Fausto Balbo, born in 1970, lives in Garessio (CN) Italy.
He has always been passionately interested in sound and the construction of unusual musical instruments, and over the years his research has led him to the creation of the current sound sculptures. After a period of experimentation and study, he began to develop an audio-visual form of expression in which the soloist, the performer, is no longer present, and is replaced by autonomous sculptures. A human presence is necessary to launch the process: from that moment on, the score, execution and performance will be determined by “imperceptible and unfathomable” factors.
He personally curates every step in the construction of his pieces; aesthetically, he takes inspiration from the components that will become part of the work itself, and from the physical and mechanical requirements of the action that it is designed to perform. Sometimes his works begin with sketches that allow him to assess the final proportions, on other occasions he makes them directly, shaping the components that he has available.

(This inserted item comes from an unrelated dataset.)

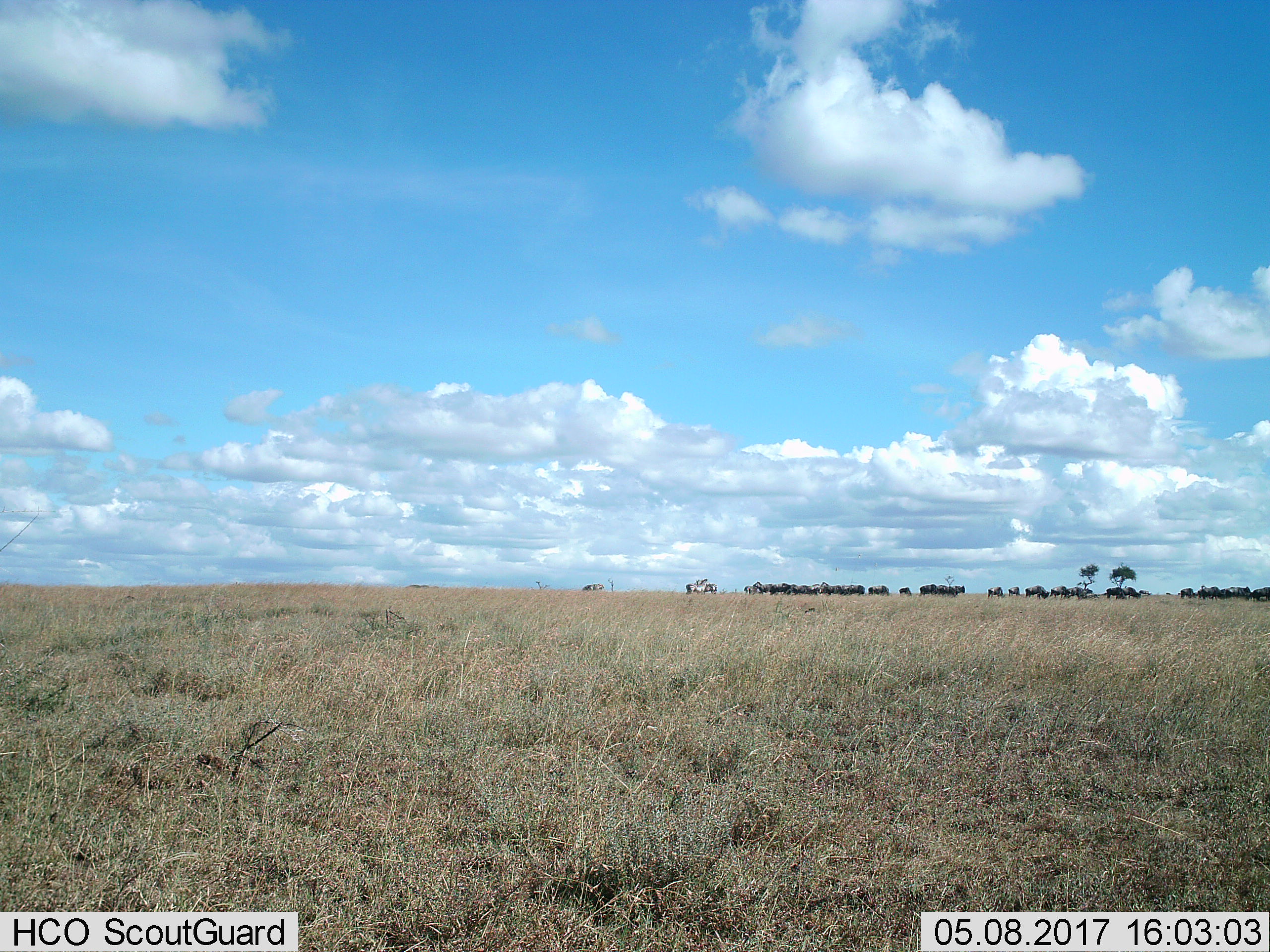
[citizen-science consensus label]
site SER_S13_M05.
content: unidentified animal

He likes using found materials as a way of documenting the things that we are abandoning; he re-uses different types of object, privileging retro-technology, changing their use (rebirth, survival, metamorphosis), often highlighting what remains concealed by the exterior of the items that are around us in everyday life, dedicating particular attention to the energy, electromagnetic waves and sounds that they emit.
The part of the process described up until now represents the initial act of creation; this is followed by his desire to “reveal what is imperceptible and unfathomable to the naked eye”, an area of sensory perception in which sound and electromagnetism are observed by means of the movement of components that interact with these forces, audible sounds generated by an action triggered by a sound that we cannot hear, a cause-effect relationship in which kinetics and cymatics mutually interact.
Balbo likes the idea of miniaturizing events linked to existence, the life of the cosmos and an imperfect equilibrium in which everything occurs through probability, and not through certainty. In his works, he invites spectators to reflect on the actions of the invisible puppeteer, on what cannot be seen by the unassisted eye, on synaesthetic perception, on playful actions with a child’s curiosity, on letting one’s thoughts wander within the world of sound. He wants to encourage a desire to see the work in action, to discover the result of its operation. He considers sculpture solely as a means of revealing that which would otherwise be imperceptible.